_What you will do_.
Extract the records below word for word and ignore the images.

_Material_.

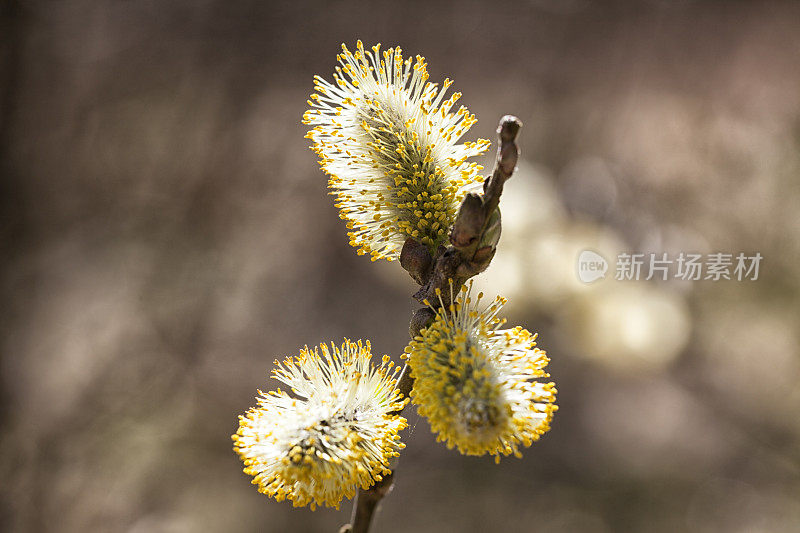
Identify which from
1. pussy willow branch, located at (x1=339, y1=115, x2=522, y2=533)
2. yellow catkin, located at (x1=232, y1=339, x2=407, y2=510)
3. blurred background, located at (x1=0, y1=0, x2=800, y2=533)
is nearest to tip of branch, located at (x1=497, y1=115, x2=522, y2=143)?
pussy willow branch, located at (x1=339, y1=115, x2=522, y2=533)

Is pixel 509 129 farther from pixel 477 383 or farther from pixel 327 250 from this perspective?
pixel 327 250

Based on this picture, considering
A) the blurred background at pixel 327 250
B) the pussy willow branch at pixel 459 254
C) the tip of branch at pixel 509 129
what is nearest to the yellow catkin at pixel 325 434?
the pussy willow branch at pixel 459 254

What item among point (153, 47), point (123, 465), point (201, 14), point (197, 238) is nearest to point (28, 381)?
point (123, 465)

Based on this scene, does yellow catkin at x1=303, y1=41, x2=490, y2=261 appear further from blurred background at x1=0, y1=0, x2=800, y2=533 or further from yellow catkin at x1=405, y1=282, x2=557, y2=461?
blurred background at x1=0, y1=0, x2=800, y2=533

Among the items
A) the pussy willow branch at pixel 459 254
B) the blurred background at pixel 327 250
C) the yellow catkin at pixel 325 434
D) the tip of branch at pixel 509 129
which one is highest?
the blurred background at pixel 327 250

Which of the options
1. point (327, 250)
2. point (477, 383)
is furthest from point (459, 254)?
point (327, 250)

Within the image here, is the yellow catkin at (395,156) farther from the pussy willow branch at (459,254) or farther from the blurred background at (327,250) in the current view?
the blurred background at (327,250)

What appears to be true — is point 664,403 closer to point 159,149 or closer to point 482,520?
point 482,520
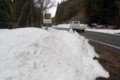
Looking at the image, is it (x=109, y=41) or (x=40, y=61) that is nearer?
(x=40, y=61)


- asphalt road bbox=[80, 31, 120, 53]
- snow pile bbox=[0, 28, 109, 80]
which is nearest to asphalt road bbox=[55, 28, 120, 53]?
asphalt road bbox=[80, 31, 120, 53]

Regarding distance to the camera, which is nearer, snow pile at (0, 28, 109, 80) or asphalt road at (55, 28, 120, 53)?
snow pile at (0, 28, 109, 80)

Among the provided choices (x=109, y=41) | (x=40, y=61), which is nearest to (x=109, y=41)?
(x=109, y=41)

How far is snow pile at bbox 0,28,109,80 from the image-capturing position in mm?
2859

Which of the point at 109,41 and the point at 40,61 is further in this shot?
the point at 109,41

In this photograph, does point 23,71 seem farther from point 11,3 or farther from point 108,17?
point 108,17

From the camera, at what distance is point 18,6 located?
8.53 metres

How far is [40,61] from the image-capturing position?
10.5 feet

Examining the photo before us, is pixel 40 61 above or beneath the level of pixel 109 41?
above

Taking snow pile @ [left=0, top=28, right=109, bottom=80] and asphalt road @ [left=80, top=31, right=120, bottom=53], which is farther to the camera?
→ asphalt road @ [left=80, top=31, right=120, bottom=53]

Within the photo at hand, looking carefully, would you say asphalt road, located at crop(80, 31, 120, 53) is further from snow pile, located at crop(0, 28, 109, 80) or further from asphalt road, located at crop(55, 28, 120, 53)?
snow pile, located at crop(0, 28, 109, 80)

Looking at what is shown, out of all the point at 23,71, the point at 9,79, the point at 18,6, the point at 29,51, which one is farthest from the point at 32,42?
the point at 18,6

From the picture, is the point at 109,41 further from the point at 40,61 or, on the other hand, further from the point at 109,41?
the point at 40,61

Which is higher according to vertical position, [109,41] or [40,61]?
[40,61]
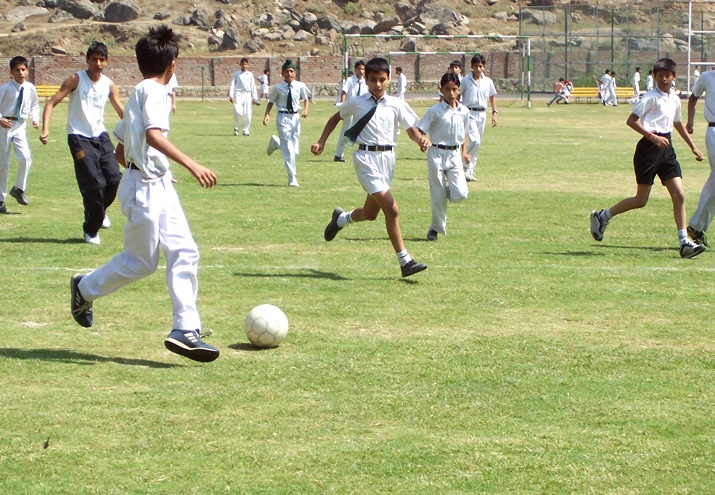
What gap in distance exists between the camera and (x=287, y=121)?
19359mm

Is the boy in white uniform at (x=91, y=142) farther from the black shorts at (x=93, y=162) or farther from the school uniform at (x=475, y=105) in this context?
the school uniform at (x=475, y=105)

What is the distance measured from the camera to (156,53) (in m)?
7.25

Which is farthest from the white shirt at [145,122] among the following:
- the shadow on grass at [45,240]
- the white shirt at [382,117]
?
the shadow on grass at [45,240]

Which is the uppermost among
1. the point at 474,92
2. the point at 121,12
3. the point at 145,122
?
the point at 121,12

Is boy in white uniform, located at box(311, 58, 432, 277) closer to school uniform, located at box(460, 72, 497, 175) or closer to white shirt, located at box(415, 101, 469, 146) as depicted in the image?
white shirt, located at box(415, 101, 469, 146)

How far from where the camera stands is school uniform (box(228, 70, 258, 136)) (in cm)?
3195

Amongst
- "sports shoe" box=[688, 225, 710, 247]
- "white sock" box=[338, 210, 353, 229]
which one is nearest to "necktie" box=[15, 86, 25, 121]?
"white sock" box=[338, 210, 353, 229]

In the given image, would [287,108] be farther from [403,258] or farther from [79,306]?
[79,306]

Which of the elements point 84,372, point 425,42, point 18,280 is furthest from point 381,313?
point 425,42

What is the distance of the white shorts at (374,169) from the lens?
35.4ft

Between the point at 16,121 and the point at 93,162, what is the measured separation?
3.65 metres

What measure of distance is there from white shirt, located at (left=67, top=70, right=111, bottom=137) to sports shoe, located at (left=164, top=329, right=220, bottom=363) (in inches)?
237

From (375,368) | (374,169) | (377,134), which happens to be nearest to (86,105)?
(377,134)

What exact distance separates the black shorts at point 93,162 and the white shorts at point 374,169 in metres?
3.13
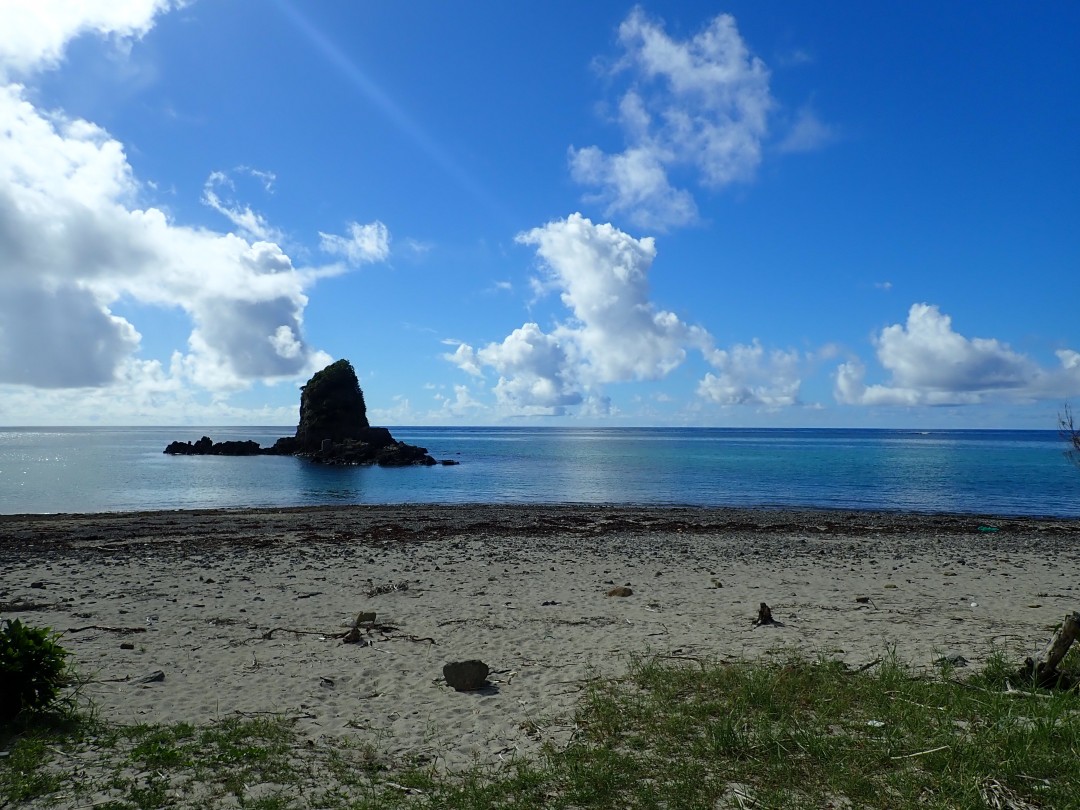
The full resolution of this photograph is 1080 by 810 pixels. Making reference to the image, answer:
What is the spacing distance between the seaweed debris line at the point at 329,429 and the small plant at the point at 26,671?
8388 cm

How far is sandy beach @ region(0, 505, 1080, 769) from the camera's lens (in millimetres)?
8352

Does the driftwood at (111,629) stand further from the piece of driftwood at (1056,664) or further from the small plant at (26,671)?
the piece of driftwood at (1056,664)

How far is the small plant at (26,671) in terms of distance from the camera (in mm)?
7090

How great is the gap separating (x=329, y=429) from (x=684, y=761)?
331 feet

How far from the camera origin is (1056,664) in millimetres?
7719

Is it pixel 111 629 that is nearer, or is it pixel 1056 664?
pixel 1056 664

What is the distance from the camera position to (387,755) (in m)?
6.80

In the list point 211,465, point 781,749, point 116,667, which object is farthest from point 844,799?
point 211,465

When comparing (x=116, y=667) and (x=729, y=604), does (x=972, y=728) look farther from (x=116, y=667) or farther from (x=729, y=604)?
(x=116, y=667)

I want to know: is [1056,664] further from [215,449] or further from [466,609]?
[215,449]

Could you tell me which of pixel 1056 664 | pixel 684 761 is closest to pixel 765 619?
pixel 1056 664

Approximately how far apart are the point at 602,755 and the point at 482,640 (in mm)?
5255

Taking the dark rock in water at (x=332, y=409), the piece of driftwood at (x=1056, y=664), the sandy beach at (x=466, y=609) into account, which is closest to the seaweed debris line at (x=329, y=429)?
the dark rock in water at (x=332, y=409)

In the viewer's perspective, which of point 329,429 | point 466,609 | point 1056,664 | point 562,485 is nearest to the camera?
point 1056,664
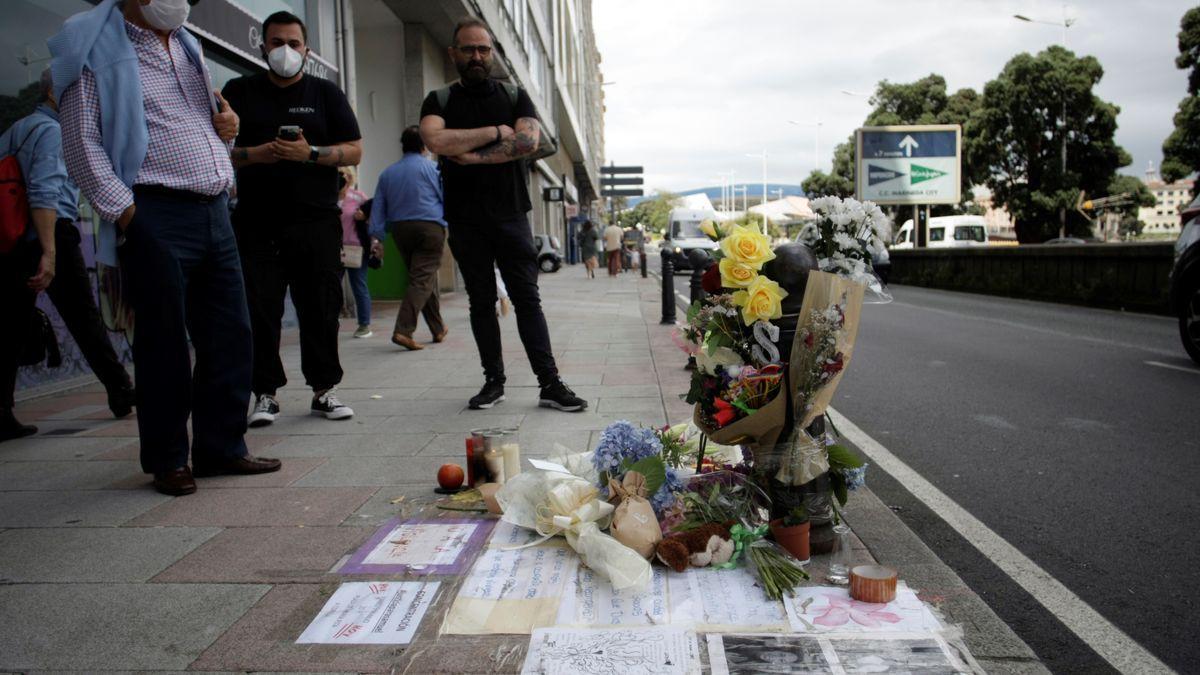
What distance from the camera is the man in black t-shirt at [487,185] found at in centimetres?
468

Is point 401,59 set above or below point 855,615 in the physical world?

_Written response_.
Identify which from
1. pussy willow branch, located at (x1=339, y1=115, x2=522, y2=533)
2. yellow catkin, located at (x1=232, y1=339, x2=407, y2=510)
3. blurred background, located at (x1=0, y1=0, x2=800, y2=533)
is nearest to tip of branch, located at (x1=497, y1=115, x2=522, y2=143)?
pussy willow branch, located at (x1=339, y1=115, x2=522, y2=533)

Is pixel 509 129 farther from pixel 477 383 or farther from pixel 327 250 from this perspective?
pixel 327 250

Based on this picture, considering
A) the blurred background at pixel 327 250
B) the pussy willow branch at pixel 459 254
C) the tip of branch at pixel 509 129
what is nearest to the yellow catkin at pixel 325 434?
the pussy willow branch at pixel 459 254

What item among point (153, 47), point (123, 465), point (201, 14), point (197, 238) is nearest to point (28, 381)?
point (123, 465)

Based on this scene, does yellow catkin at x1=303, y1=41, x2=490, y2=261 appear further from blurred background at x1=0, y1=0, x2=800, y2=533 or further from yellow catkin at x1=405, y1=282, x2=557, y2=461?
blurred background at x1=0, y1=0, x2=800, y2=533

Among the items
A) the pussy willow branch at pixel 459 254
B) the blurred background at pixel 327 250
C) the yellow catkin at pixel 325 434
D) the tip of branch at pixel 509 129
which one is highest?
the blurred background at pixel 327 250

Which of the options
1. point (327, 250)
2. point (477, 383)
is furthest from point (459, 254)?
point (327, 250)

Within the image here, is the yellow catkin at (395,156) farther from the pussy willow branch at (459,254) or farther from the blurred background at (327,250) in the current view?
the blurred background at (327,250)

What appears to be true — is point 664,403 closer to point 159,149 or closer to point 482,520?
point 482,520
Looking at the image, is it (x=109, y=41) or (x=40, y=61) that is nearer?
(x=40, y=61)


- asphalt road bbox=[80, 31, 120, 53]
- snow pile bbox=[0, 28, 109, 80]
which is nearest to asphalt road bbox=[55, 28, 120, 53]?
asphalt road bbox=[80, 31, 120, 53]

Regarding distance to the camera, which is nearer, snow pile at (0, 28, 109, 80) or asphalt road at (55, 28, 120, 53)?
snow pile at (0, 28, 109, 80)

Among the provided choices (x=109, y=41) | (x=40, y=61), which is nearest to (x=109, y=41)?
(x=109, y=41)

How far is snow pile at bbox 0,28,109,80 from the image-capturing position in mm?
2859

Which of the point at 109,41 and the point at 40,61 is further in this shot?
the point at 109,41

In this photograph, does point 23,71 seem farther from point 11,3 or farther from point 108,17?
point 108,17

From the camera, at what distance is point 18,6 located?
8.53 metres

How far is [40,61] from the image-capturing position?
10.5 feet

Examining the photo before us, is pixel 40 61 above or beneath the level of pixel 109 41?
above

Taking snow pile @ [left=0, top=28, right=109, bottom=80] and asphalt road @ [left=80, top=31, right=120, bottom=53], which is farther to the camera?
→ asphalt road @ [left=80, top=31, right=120, bottom=53]

Within the photo at hand, looking carefully, would you say asphalt road, located at crop(80, 31, 120, 53) is further from snow pile, located at crop(0, 28, 109, 80) or further from asphalt road, located at crop(55, 28, 120, 53)?
snow pile, located at crop(0, 28, 109, 80)

Looking at what is shown, out of all the point at 23,71, the point at 9,79, the point at 18,6, the point at 29,51, which one is farthest from the point at 32,42?
the point at 18,6

From the picture, is the point at 109,41 further from the point at 40,61 or, on the other hand, further from the point at 109,41?
the point at 40,61

Which is higher according to vertical position, [109,41] or [40,61]?
[40,61]
What gap in distance exists between the camera and (x=287, y=121)?
19359mm

Is the boy in white uniform at (x=91, y=142) farther from the black shorts at (x=93, y=162) or farther from the school uniform at (x=475, y=105) in this context?
the school uniform at (x=475, y=105)

What is the distance measured from the camera to (156,53) (in m)?
7.25

Which is farthest from the white shirt at [145,122] among the following:
- the shadow on grass at [45,240]
- the white shirt at [382,117]
?
the shadow on grass at [45,240]

Which is the uppermost among
1. the point at 474,92
2. the point at 121,12
3. the point at 145,122
?
the point at 121,12

Is boy in white uniform, located at box(311, 58, 432, 277) closer to school uniform, located at box(460, 72, 497, 175) or closer to white shirt, located at box(415, 101, 469, 146) as depicted in the image?
white shirt, located at box(415, 101, 469, 146)

How far from where the camera stands is school uniform (box(228, 70, 258, 136)) (in cm)?
3195

Amongst
- "sports shoe" box=[688, 225, 710, 247]
- "white sock" box=[338, 210, 353, 229]
which one is nearest to "necktie" box=[15, 86, 25, 121]?
"white sock" box=[338, 210, 353, 229]

In the given image, would [287,108] be farther from [403,258] or farther from [79,306]?
[79,306]

Which of the elements point 84,372, point 425,42, point 18,280 is furthest from point 381,313?
point 425,42

What is the distance of the white shorts at (374,169) from the lens?
35.4ft

Between the point at 16,121 and the point at 93,162, what is the measured separation?
3.65 metres

What measure of distance is there from white shirt, located at (left=67, top=70, right=111, bottom=137) to sports shoe, located at (left=164, top=329, right=220, bottom=363) (in inches)?
237

From (375,368) | (374,169) | (377,134), which happens to be nearest to (86,105)?
(377,134)

What exact distance separates the black shorts at point 93,162 and the white shorts at point 374,169 in metres?
3.13
The full resolution of this photograph is 1080 by 810 pixels. Making reference to the image, answer:
What is the spacing distance between the seaweed debris line at the point at 329,429 and the small plant at the point at 26,671?
8388 cm

How far is sandy beach @ region(0, 505, 1080, 769) from the camera's lens (in millimetres)?
8352

Does the driftwood at (111,629) stand further from the piece of driftwood at (1056,664) or further from the small plant at (26,671)?
the piece of driftwood at (1056,664)

How far is the small plant at (26,671) in terms of distance from the camera (in mm)?
7090

How great is the gap separating (x=329, y=429) from (x=684, y=761)?
331 feet

How far from the camera origin is (1056,664) in millimetres?
7719

Is it pixel 111 629 that is nearer, or is it pixel 1056 664?
pixel 1056 664

What is the distance from the camera position to (387,755) (in m)?
6.80

In the list point 211,465, point 781,749, point 116,667, which object is farthest from point 844,799?
point 211,465

When comparing (x=116, y=667) and (x=729, y=604), does (x=972, y=728) look farther from (x=116, y=667) or farther from (x=729, y=604)?
(x=116, y=667)

I want to know: is [1056,664] further from [215,449] or further from [466,609]?
[215,449]

Could you tell me which of pixel 1056 664 | pixel 684 761 is closest to pixel 765 619?
pixel 1056 664

Approximately how far apart are the point at 602,755 and the point at 482,640 (in mm)?
5255

Taking the dark rock in water at (x=332, y=409), the piece of driftwood at (x=1056, y=664), the sandy beach at (x=466, y=609) into account, which is closest to the seaweed debris line at (x=329, y=429)?
the dark rock in water at (x=332, y=409)

In the viewer's perspective, which of point 329,429 | point 466,609 | point 1056,664 | point 562,485 is nearest to the camera?
point 1056,664
What distance from the camera is the man in black t-shirt at [487,185] found at in centimetres?
468

Is point 401,59 set above or below point 855,615 in the physical world?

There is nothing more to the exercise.